* _Assignment 1_
Answer these questions using the review:
(a) What year is given under the review's heading?
(b) Whose newly formed bond does the story focus on, according to the first paragraph?
(c) Which two women does the reviewer name as often cast in a bad light?
* _Assignment 2_
Pick up the review of the sentinel-and-guide story after its final sentence and keep going.

[[ Page text, beginning ]]

Reactions and Reviews
2009
[anonymous]
As the genre goes, this is actually quite a bit better than most. In it's favor it doesn't have sentinels enslaving guides or vice versa, nor does it have all of society shunning them. It focuses on a case which takes up a lot of the story, but it also has a lot about the interaction of sentinels and guides and Jim and Blair's newly formed bond in particular. I think if you like the genre you will absolutely love this story and want more.
I can't stand most of the genre, a lot of it because of things like unequal treatment between sentinels and guides or their treatment by society. Because that wasn't in here, I was able to read it all the way to the end. However, to me it suffers from a lot of other things that I dislike about the genre and the story in particular.
First, the genre's treatment of women. Almost always women are treated in a bad light, many times it's Naomi or Carolyn. This is no exception.

[[ Page text, end ]]
[[ Extracted data, beginning ]]

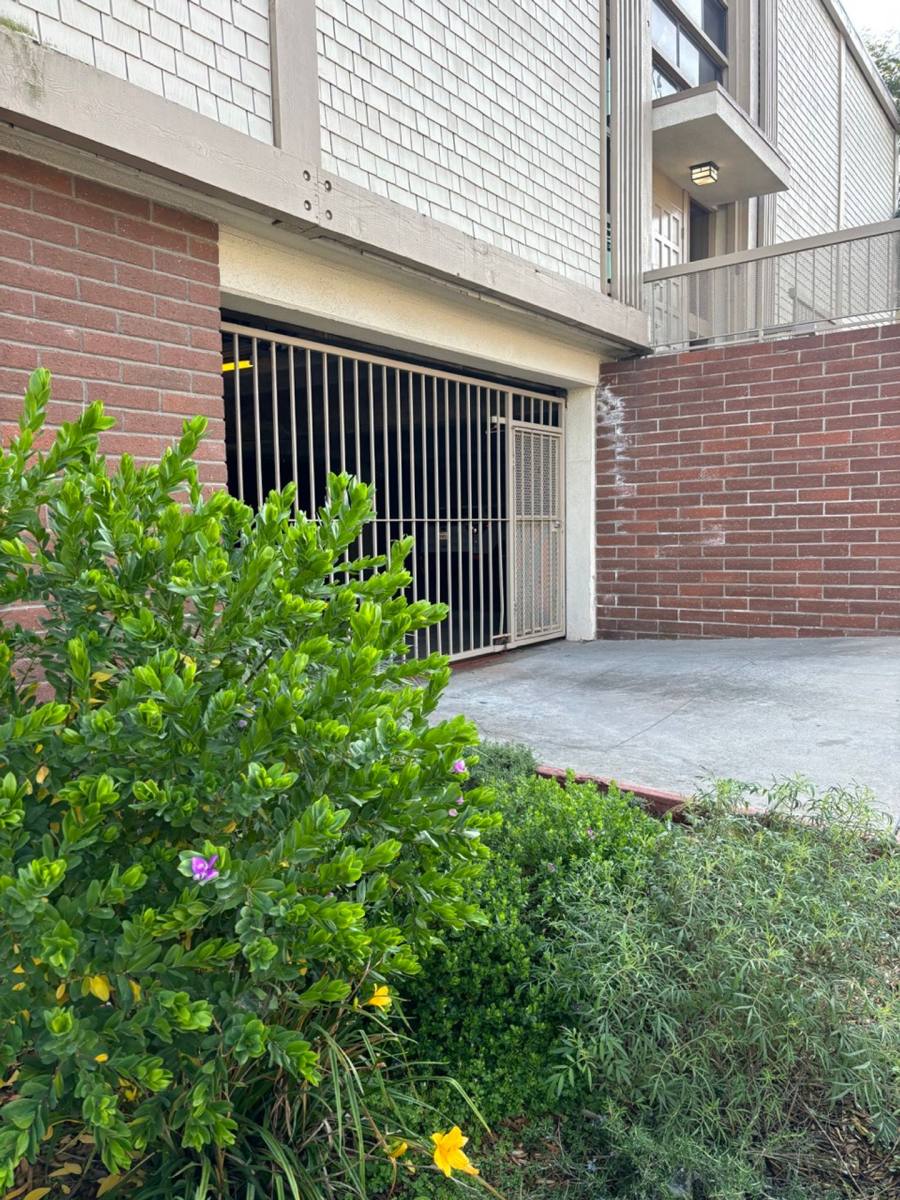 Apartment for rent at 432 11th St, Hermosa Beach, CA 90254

[[ Extracted data, end ]]
[[ Extracted data, beginning ]]

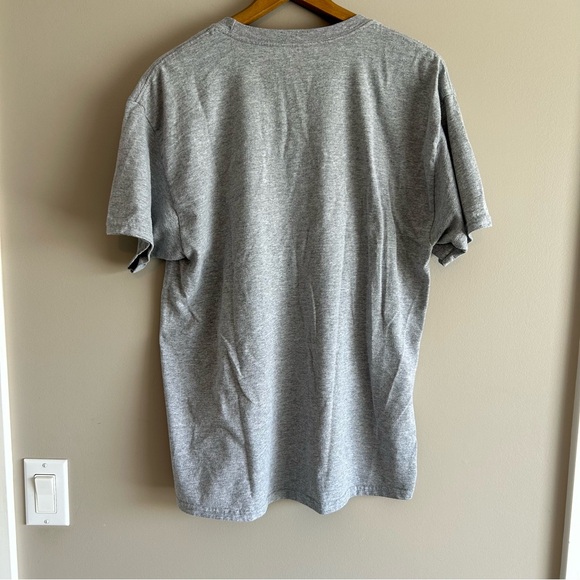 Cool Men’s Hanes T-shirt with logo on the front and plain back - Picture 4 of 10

[[ Extracted data, end ]]

* _Result 1_
(a) 2009
(b) Jim and Blair's
(c) Naomi and Carolyn

* _Result 2_
[...]
Second, I dislike power differentials in *any* universe. I don't like sentinels and guides as second class citizens. The same for people who are not sentinels and guides. I lost count of the number of times she used the word "mundanes" to describe those people. Not only are they described as such, sentinels and guides treat them as such. They are not allowed to talk harshly to, approach, touch, have a better opinion than any guide or latent guide or sentinel or latent sentinel. Their rights are subsumed to sentinel or guide rights. It's no wonder than the "mundanes" don't trust or like sentinels and guides. If I were treated that way, I wouldn't like them either. Imagine your parental rights immediately severed because your child was gifted? Total strangers take over your child's life and education and you *might* be allowed to see them if you are very very good. The way this is justified in the story is that the horrible mundane parents are all terribly prejudiced when they find out about their gifted kids, so they are not worthy of having sentinel or guide children. So, since that was an enormous part of the story, it was a real turn-off.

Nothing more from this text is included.